The visitor pattern is a way to separate algorithm from an object structure. It is one way to implement the open/closed principle of SOLID. It allows to add functionalities without object modification. A visitor take the object instance as input and implements the algorithm.

Implementation

In the following implementation we will create a visitor that will visit all cards inside a project. Each card represents a Task or a Bug. Each card contains a title and some points. Here, card is an interface that for simplicity implement just a part of a complete card.
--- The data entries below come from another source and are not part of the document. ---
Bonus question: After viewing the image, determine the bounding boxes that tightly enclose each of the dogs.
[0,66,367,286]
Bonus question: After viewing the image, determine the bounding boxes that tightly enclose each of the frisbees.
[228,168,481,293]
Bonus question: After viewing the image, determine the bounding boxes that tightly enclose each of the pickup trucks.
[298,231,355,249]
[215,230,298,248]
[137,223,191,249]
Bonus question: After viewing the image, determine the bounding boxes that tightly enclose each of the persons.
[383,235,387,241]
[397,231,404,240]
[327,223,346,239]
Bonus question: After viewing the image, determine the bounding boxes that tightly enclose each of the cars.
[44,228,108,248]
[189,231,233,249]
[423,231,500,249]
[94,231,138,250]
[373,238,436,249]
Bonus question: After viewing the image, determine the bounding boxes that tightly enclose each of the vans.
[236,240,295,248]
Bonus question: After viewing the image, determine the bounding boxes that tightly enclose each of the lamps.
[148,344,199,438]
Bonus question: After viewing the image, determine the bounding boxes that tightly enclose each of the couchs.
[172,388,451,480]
Let's start from the card interface. Each card will contains, at least, GetTitle() and GetPoints() method. In a real world example each card could contains more and more specific methods. This is just a trivial example.

type Card interface {
	GetTitle() string
	GetPoints() int
}

Now let's implement both task and bug object within interface Card.

type Task struct {
	Title string
	Time  int
}

func (b *Task) GetTitle() string {
	return b.Title
}

func (b *Task) GetPoints() int {
	return b.Time
}

type Bug struct {
	Title string
	Time  int
}

func (b *Bug) GetTitle() string {
	return b.Title
}

func (b *Bug) GetPoints() int {
	return b.Time
}

Until now we have not yet visitor pattern elements. We just have bugs and tasks. In the visitor pattern there always be Visitable and Visitor items. Our visitor will visit a card. All visitable item must accept a visitor.
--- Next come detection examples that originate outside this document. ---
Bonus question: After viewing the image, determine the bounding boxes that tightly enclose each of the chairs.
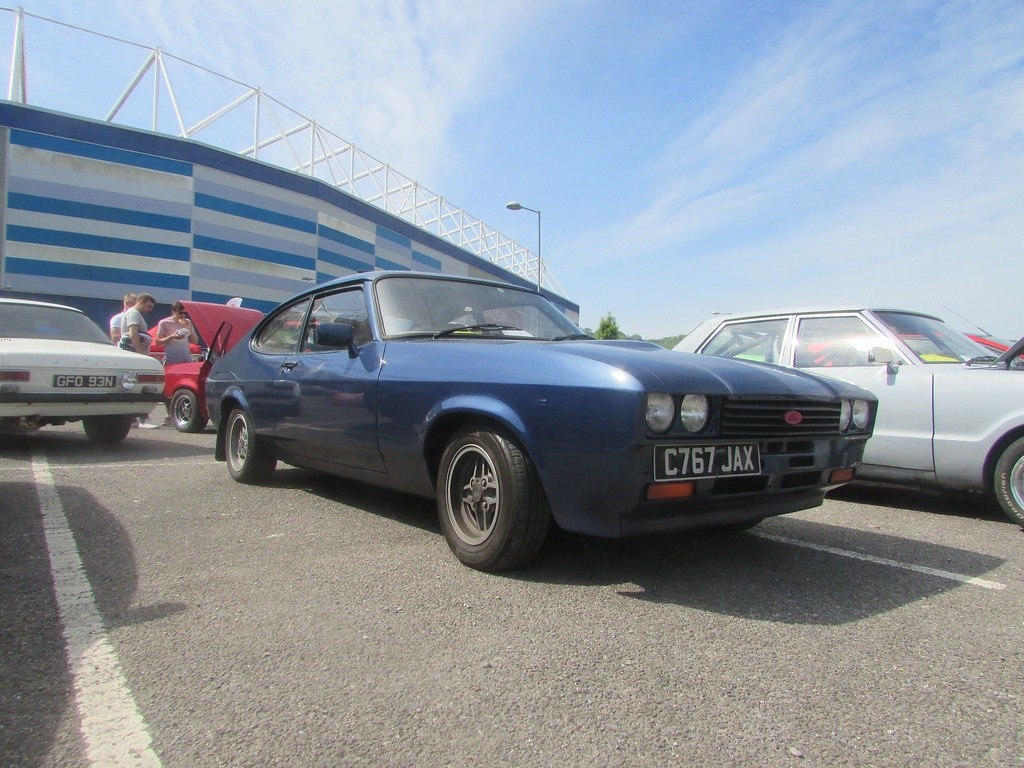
[773,334,782,364]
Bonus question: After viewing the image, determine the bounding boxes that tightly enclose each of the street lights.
[506,201,541,295]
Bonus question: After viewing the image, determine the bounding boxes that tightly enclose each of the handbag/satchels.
[118,330,152,351]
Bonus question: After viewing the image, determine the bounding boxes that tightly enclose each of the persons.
[121,293,159,429]
[110,294,137,346]
[155,300,198,426]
type Visitable interface {
	Accept(v Visitor)
}

type Visitor interface {
	Visit(t Card)
}

Now we want that all cards are visitable.

func (b *Task) Accept(v Visitor) {
	v.Visit(b)
}

func (b *Bug) Accept(v Visitor) {
	v.Visit(b)
}

And here we have the visitor: a service that sum each cards points. As we can see the logic is not in Bug object nor in Task.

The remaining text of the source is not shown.